TQ was the main volatile oil component identified in this study (0.72%–21.03%). Some noticeable compounds such as t-butylhydroquinone (0.3%–11.5%), carvacrol (1.34%–4.83%), α-phellandrene (1.66%), longifolene (0.06%), pseudopelletierine (0.15%), neolignan (0.01%), eremophilene (0.18%), methyl palmitoleate (0.65%), limonene (0.32%),1,2 cuparene (0.1%), arsacol (0.43%), 2,3-epoxycarane, (E)-4-isopropyl-5-methylhexa-2,4-dien-1-ol (1.05%), 3-cyclohexene-1-carboxaldehyde,1,3,4-trimethyl (0.4%), tetraacetyl-d-xylonic nitrile (0.1%), thujol (0.12%), ocimene (0.09%), cis-p-mentha-2,8-dien-1-ol (0.32%), benzenemethanol, α,α,4-trimethyl (0.15%), ethyl iso-allocholate (0.08%), benzeneacetonitrile, 4-hydroxy (0.33%), 1-heptatriacontanol (2.06%), and butylated hydroxytoluene1 (0.49%) were identified in essential oil obtained from Iranian and Indian N. sativa seeds.

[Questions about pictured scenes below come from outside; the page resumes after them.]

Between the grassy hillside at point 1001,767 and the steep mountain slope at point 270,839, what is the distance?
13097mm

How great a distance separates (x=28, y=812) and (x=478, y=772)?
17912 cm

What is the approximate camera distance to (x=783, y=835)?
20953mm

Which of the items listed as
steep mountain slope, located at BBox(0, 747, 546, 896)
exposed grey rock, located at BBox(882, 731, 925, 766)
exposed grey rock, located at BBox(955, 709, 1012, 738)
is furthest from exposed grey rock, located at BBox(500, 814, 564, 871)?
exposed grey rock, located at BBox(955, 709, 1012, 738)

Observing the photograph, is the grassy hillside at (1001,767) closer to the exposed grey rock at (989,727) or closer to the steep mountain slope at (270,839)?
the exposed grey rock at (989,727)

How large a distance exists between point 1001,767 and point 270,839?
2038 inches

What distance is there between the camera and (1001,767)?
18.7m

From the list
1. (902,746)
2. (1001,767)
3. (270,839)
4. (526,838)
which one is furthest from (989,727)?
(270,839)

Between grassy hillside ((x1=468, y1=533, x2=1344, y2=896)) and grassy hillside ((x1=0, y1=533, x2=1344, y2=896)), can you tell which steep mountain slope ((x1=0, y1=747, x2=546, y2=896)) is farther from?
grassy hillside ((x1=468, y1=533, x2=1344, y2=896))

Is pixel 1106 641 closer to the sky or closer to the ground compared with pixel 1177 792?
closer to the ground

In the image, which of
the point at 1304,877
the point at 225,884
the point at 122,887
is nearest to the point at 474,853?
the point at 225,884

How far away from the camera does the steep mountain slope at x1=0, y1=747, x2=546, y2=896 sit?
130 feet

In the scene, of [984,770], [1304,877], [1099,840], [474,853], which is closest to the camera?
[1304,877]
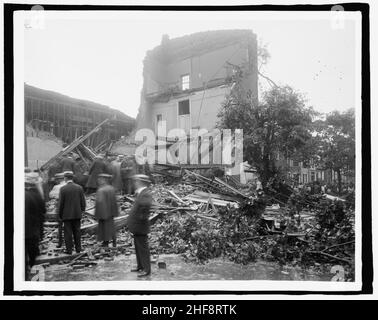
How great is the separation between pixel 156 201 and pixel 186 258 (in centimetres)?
81

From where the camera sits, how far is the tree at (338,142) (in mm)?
3342

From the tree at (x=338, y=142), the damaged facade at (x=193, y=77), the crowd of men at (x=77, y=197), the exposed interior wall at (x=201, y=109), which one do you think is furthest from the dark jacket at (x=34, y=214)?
the tree at (x=338, y=142)

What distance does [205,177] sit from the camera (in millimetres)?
3709

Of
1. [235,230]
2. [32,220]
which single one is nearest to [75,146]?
[32,220]

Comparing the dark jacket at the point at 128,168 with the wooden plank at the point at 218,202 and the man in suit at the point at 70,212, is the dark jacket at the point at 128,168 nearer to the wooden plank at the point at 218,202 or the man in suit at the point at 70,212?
the man in suit at the point at 70,212

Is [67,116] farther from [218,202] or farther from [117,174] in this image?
[218,202]

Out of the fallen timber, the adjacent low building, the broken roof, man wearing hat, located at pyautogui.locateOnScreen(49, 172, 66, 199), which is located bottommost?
man wearing hat, located at pyautogui.locateOnScreen(49, 172, 66, 199)

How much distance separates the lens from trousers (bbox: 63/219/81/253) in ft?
10.5

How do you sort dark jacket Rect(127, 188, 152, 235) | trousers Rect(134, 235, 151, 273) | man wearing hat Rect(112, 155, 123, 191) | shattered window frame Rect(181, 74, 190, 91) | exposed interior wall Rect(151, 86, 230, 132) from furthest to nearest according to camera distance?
1. shattered window frame Rect(181, 74, 190, 91)
2. exposed interior wall Rect(151, 86, 230, 132)
3. man wearing hat Rect(112, 155, 123, 191)
4. trousers Rect(134, 235, 151, 273)
5. dark jacket Rect(127, 188, 152, 235)

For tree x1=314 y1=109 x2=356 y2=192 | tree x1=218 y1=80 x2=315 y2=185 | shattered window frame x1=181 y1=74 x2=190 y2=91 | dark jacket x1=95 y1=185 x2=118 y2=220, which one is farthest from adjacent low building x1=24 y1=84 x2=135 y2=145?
tree x1=314 y1=109 x2=356 y2=192

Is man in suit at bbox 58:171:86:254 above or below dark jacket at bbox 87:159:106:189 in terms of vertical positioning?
below

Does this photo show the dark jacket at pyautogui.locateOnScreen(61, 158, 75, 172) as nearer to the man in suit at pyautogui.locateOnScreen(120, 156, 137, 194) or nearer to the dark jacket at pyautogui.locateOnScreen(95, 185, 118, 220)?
the dark jacket at pyautogui.locateOnScreen(95, 185, 118, 220)

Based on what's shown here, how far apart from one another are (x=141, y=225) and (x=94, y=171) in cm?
106
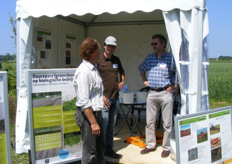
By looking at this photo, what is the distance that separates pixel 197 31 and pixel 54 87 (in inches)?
72.3

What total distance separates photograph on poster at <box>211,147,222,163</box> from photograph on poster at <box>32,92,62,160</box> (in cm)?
173

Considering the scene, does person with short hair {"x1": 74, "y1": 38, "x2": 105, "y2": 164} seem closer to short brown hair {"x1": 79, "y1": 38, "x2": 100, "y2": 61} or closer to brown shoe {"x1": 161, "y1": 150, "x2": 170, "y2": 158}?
short brown hair {"x1": 79, "y1": 38, "x2": 100, "y2": 61}

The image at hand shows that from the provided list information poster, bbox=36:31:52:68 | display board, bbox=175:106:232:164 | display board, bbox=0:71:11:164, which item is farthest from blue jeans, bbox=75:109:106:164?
information poster, bbox=36:31:52:68

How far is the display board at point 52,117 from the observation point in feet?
10.1

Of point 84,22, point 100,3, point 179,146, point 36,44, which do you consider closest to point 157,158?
point 179,146

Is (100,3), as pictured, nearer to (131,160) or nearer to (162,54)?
(162,54)

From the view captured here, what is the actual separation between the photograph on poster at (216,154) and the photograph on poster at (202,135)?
19cm

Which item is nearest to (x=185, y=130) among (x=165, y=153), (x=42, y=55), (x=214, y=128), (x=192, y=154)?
(x=192, y=154)

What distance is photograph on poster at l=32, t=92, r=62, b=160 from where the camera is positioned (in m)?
3.09

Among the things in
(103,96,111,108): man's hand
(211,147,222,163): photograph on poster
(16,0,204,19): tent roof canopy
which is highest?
(16,0,204,19): tent roof canopy

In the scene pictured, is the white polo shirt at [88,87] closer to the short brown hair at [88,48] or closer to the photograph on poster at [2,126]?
the short brown hair at [88,48]

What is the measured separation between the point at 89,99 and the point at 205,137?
118 cm

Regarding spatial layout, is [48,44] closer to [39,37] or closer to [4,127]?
[39,37]

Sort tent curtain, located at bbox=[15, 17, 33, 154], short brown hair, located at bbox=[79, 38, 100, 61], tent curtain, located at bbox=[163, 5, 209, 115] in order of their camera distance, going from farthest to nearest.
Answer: tent curtain, located at bbox=[15, 17, 33, 154], tent curtain, located at bbox=[163, 5, 209, 115], short brown hair, located at bbox=[79, 38, 100, 61]
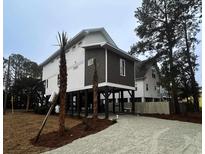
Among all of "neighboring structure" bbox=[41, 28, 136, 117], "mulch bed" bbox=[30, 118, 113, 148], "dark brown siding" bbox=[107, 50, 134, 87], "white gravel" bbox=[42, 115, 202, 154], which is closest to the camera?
"white gravel" bbox=[42, 115, 202, 154]

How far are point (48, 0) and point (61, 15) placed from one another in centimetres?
436

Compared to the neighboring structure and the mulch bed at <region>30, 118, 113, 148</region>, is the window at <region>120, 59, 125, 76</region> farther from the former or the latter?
the mulch bed at <region>30, 118, 113, 148</region>

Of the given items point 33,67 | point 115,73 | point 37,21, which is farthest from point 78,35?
point 33,67

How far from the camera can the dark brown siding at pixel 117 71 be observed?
710 inches

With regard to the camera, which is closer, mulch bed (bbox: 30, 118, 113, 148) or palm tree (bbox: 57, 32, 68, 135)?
mulch bed (bbox: 30, 118, 113, 148)

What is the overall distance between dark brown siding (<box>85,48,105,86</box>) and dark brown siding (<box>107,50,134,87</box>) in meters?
0.51

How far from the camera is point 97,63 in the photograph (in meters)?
18.2

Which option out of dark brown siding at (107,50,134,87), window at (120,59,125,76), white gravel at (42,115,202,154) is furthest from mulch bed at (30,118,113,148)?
window at (120,59,125,76)

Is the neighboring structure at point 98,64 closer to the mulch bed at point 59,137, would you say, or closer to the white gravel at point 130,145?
the mulch bed at point 59,137

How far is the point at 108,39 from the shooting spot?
21969mm

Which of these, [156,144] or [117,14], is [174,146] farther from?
[117,14]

The results indicate that the LA of Indian N. sativa oil extracted by SFE method was higher than the fatty acid contents measured for the other samples; while the essential oil extracted from Iranian sativa seeds using solvent extraction technique (methanol) contained the highest TQ content (21.03%) compared to TQ recorded in the other samples. The present results are in agreement with the results of previous researchers21,23 who pointed out that the main compounds in the N. sativa essential oil were TQ, carvacrol, ρ-cymene, and 4-terpineol. Regarding the extraction efficiency obtained by using SFE, this study is in accordance with Kao et al,30 who indicated that the oil extraction using SFE resulted in higher content of compounds compared to solvent extraction technique.

Conclusion

The present study shows that SFE and solvent extraction methods have both advantages and disadvantages for the extraction of the essential oil and volatile oil components. Based on the results, SFE has been proven to be an efficient method of extraction. Solvent extraction can be utilized in extraction of some compounds, such as TQ. The present study also demonstrated that SFE is more efficient for extraction of essential oil from N. sativa L. seed compared to the solvent extraction technique. The essential oil obtained from SFE process contained more LA than that achieved by solvent extraction. It was observed that the oil extraction efficiency obtained from SFE is higher than that achieved by solvent extraction technique. According to this research, N. sativa oil has some bioactive compounds such as TQ and LA.